Recent

Author Topic: Problem Casting String/pWideChar with {$MODE DelphiUnicode}  (Read 4170 times)

kevin.black

  • Full Member
  • ***
  • Posts: 121
Problem Casting String/pWideChar with {$MODE DelphiUnicode}
« on: March 19, 2019, 11:51:19 pm »
Hi all,

I thought I posted this, but maybe I wrote it and forgot to post. Apologies if you find the other one :o

Firstly I need to do this because:

It's Delphi to FPC and now Strings are Unicode strings and pChars are actually pWideChars
It's in a DYLIB that is used by C/C++ so the only parameters to be safe, are integer, boolean and pWideChar
The C++ calling routine uses Char IIRC which maps to pWideChar

So again, not being narked. but don't need any questions like 'why?', it just is.
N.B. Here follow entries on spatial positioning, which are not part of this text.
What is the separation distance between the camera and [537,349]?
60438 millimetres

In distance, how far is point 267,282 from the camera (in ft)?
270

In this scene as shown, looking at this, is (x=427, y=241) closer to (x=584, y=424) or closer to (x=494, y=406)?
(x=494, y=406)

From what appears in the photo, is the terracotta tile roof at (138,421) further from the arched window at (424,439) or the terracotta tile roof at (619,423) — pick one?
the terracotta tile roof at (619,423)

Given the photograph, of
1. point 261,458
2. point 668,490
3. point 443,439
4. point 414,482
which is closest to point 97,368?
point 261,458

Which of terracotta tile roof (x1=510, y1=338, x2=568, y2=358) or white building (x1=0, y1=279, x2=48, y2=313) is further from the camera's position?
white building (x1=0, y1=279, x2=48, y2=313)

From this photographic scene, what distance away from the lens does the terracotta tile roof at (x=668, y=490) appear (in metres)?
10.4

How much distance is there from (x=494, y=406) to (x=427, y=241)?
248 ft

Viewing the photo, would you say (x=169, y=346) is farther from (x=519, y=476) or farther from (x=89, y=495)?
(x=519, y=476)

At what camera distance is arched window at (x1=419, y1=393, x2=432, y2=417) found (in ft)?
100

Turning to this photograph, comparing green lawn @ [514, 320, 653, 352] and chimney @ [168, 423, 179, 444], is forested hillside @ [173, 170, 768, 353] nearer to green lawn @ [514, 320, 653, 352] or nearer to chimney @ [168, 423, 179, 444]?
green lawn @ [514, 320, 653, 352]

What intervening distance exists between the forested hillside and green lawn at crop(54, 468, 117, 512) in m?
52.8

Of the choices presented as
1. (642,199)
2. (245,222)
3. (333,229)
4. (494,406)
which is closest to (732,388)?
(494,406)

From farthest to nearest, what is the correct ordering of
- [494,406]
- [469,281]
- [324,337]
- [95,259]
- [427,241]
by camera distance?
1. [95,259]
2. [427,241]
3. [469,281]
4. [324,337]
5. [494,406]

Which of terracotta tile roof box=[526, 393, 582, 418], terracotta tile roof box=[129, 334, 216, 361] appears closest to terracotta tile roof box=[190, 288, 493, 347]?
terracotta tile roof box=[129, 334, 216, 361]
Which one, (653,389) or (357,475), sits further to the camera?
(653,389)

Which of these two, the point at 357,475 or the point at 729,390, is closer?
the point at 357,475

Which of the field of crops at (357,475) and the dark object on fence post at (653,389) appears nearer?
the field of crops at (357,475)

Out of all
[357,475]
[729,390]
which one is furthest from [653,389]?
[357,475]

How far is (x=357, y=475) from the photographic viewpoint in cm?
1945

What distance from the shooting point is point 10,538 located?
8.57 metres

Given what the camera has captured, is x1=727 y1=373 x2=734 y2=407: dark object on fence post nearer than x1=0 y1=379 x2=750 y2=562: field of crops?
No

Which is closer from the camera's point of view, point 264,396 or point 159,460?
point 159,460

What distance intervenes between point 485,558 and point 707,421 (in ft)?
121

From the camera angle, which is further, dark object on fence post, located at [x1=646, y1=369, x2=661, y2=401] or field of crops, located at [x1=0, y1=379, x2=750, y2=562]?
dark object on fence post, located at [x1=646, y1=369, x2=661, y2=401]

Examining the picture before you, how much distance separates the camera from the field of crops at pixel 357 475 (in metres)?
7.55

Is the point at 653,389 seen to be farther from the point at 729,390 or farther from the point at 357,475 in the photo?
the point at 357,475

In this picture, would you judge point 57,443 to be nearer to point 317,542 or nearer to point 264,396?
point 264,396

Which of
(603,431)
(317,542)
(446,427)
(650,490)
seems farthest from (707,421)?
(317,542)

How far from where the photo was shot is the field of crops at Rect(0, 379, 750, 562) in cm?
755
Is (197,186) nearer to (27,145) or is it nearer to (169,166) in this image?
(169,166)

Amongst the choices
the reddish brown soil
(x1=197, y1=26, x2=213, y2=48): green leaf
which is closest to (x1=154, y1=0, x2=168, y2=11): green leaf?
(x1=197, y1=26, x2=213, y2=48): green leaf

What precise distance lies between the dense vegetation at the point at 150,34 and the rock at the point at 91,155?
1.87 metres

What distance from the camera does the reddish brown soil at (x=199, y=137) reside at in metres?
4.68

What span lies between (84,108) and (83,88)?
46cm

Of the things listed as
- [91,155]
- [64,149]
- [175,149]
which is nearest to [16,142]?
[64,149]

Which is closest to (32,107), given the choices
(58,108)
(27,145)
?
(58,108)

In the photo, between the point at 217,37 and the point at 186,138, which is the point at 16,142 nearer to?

I have looked at the posts and Wiki and what I am doing 'should' work. I'm trying to be as compatible with the current (10.3.xx) version of Delphi which is what I am converting from. So here's the theory, strings are unicode string  type therefore setting x: string means x is a unicode string and and if I have a Edit then the text Edit.Text is also a string ergo it should be a unicode string (see {$MODE DelphiUnicode}).

My issue:
  • I have set the compiler directive {$MODE DELPHIUNICODE}
  • Stings are AFAICT unicode strings
  • I thought I could just cast a unicode String to a pWideChar
Code: Pascal  [Select][+][-]
  1. var
  2.   loginemail: pWideChar;
  3. ...
  4. ...
  5. WriteLog('DEBUG', 'Unicode String checkUserStatusEmailEdit.Text: ' + checkUserStatusEmailEdit.Text); // shows gobbledygook
  6. loginemail := pWideChar(checkUserStatusEmailEdit.Text);                                              // loginemail is pWideChar    xxx.Text is Unicode (Wide) string
  7. WriteLog('DEBUG', 'pWideChar Loginemail: ' + loginemail);                                            // has been cast to pWideChar and is crap
  8. WriteLog('DEBUG', 'Unicode String Loginemail: ' + string(loginemail));
  9.  


And noting that string 'should' be a unicode string as should the TEdit of checkUserStatusEmailEdit.Text (just an input field). This is what I get:

Code: Pascal  [Select][+][-]
  1. [2019-03-19 11:45:23] DEBUG [EMPServerTest] Unicode String checkUserStatusEmailEdit.Text: dbid:AAD4_bi4MP1qQDCvIciNh3x-9sa3bciOtRA
  2. [2019-03-19 11:45:26] DEBUG [EMPServerTest] pWideChar Loginemail: 扤摩䄺䑁弴楢䴴ㅐ共䍄䥶楣桎砳㤭慳戳楣瑏䅒栀䔮偍敓畣敲
  3. [2019-03-19 11:45:27] DEBUG [EMPServerTest] Unicode String Loginemail: 扤摩䄺䑁弴楢䴴ㅐ共䍄䥶楣桎砳㤭慳戳楣瑏䅒栀䔮偍敓畣敲
  4.  
BUT if I do this (I simply copy checkUserStatusEmailEdit.Text to a string variable (LE)) everything is goodness:
   
Code: Pascal  [Select][+][-]
  1. var
  2.   loginemail: pWideChar;
  3.   LE: string;
  4. ...
  5. ...
  6. WriteLog('DEBUG', 'Unicode String checkUserStatusEmailEdit.Text: ' + checkUserStatusEmailEdit.Text); // shows gobbledygook
  7. LE := checkUserStatusEmailEdit.Text;
  8. Loginemail := pWideChar(LE);
  9. WriteLog('DEBUG', 'pWideChar Loginemail: ' + loginemail);                                            // has been cast to pWideChar and is crap
  10. WriteLog('DEBUG', 'Unicode String Loginemail: ' + string(loginemail));
  11.  


I get this (perfectly):

Code: Pascal  [Select][+][-]
  1. [2019-03-19 11:43:09] DEBUG [EMPServerTest] Unicode String checkUserStatusEmailEdit.Text: dbid:AAD4_bi4MP1qQDCvIciNh3x-9sa3bciOtRA
  2. [2019-03-19 11:43:11] DEBUG [EMPServerTest] pWideChar Loginemail: dbid:AAD4_bi4MP1qQDCvIciNh3x-9sa3bciOtRA
  3. [2019-03-19 11:43:12] DEBUG [EMPServerTest] Unicode String Loginemail: dbid:AAD4_bi4MP1qQDCvIciNh3x-9sa3bciOtRA
  4.  
So my question (in several parts):

If I have {$MODE DelphiUnicode} does that ONLY apply to type 'string' and NOT to the result of say any component, ie a TEdit text like Edit.text IS AN ANSISTRING OR A WIDESTRING, but not a Unicode string (I understand Widestring and Unicodestring are not the same)?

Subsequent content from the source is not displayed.